WHAT NEEDS TO BE DONE
In the records below, take the part that opens with the line containing "From these choices" and closes with the line containing "3.00 meters", and swap "woman with eyeglasses" for "woman wearing glasses". Reproduce only those lines, leaving everything else in them as it is.

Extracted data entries
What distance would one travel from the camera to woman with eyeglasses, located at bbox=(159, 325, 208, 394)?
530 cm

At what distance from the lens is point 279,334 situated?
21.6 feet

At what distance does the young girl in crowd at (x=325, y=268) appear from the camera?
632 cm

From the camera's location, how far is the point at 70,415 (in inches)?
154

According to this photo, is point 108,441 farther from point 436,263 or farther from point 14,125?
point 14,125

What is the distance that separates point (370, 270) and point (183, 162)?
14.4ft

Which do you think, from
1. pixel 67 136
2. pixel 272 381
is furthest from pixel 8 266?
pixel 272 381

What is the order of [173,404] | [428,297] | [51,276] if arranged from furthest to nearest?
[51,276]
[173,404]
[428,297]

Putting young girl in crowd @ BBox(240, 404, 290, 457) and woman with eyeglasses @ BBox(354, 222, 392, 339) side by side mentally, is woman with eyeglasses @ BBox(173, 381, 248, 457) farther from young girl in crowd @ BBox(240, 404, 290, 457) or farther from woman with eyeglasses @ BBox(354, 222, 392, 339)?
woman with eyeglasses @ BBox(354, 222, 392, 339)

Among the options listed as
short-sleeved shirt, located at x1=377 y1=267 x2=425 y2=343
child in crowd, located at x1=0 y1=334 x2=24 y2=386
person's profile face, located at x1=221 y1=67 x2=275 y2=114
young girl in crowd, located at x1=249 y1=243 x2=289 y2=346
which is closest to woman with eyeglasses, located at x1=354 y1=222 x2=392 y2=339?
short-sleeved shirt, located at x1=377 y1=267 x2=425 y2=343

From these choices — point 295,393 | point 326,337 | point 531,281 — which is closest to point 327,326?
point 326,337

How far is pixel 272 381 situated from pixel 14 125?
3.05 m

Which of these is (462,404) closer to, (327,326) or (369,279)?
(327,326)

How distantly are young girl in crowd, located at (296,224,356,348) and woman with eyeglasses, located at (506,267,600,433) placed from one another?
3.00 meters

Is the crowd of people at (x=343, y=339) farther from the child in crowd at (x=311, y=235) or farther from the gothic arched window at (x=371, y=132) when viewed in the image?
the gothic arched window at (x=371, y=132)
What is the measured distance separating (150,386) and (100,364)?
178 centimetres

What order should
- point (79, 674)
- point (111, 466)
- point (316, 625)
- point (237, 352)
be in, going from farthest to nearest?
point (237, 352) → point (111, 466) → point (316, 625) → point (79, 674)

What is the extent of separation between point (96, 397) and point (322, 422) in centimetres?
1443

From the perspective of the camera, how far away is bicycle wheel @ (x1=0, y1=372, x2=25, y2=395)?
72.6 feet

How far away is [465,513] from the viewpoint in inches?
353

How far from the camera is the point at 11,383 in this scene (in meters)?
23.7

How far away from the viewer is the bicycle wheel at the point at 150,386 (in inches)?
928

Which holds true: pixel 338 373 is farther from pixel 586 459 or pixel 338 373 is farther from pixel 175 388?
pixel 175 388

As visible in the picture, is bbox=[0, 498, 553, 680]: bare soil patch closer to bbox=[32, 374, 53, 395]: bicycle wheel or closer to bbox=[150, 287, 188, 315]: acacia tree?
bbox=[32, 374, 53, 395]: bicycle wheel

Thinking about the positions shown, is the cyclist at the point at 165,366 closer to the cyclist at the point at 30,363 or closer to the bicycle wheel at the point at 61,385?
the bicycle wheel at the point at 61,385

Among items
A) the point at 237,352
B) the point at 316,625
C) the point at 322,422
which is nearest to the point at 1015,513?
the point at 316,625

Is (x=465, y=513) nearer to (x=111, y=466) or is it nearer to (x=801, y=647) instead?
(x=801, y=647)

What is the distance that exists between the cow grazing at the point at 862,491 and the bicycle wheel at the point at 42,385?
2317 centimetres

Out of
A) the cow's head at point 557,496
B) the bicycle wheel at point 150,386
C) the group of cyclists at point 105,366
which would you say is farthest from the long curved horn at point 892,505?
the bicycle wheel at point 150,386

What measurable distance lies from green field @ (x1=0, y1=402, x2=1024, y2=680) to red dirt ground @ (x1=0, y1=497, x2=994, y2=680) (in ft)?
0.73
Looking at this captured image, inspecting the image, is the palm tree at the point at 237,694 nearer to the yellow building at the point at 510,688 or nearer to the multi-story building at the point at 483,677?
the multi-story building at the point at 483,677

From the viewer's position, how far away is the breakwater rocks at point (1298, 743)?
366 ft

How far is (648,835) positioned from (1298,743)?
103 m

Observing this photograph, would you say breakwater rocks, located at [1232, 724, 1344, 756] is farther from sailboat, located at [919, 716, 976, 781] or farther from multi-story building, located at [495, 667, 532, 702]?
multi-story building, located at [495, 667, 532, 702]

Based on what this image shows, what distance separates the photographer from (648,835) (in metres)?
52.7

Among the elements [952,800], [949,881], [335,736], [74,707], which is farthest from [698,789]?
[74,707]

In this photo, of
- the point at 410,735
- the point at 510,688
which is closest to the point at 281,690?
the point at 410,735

THE REPLY
From these choices — point 295,393 | point 326,337 | point 531,281 — which is closest to point 327,326?
point 326,337

How far is pixel 272 381 situated from pixel 14 125?
3.05 m

Which of these is (462,404) closer to, (327,326) or (369,279)?
(327,326)

How distantly are young girl in crowd, located at (296,224,356,348) and woman wearing glasses, located at (506,267,600,433) placed from one another?
3.00 meters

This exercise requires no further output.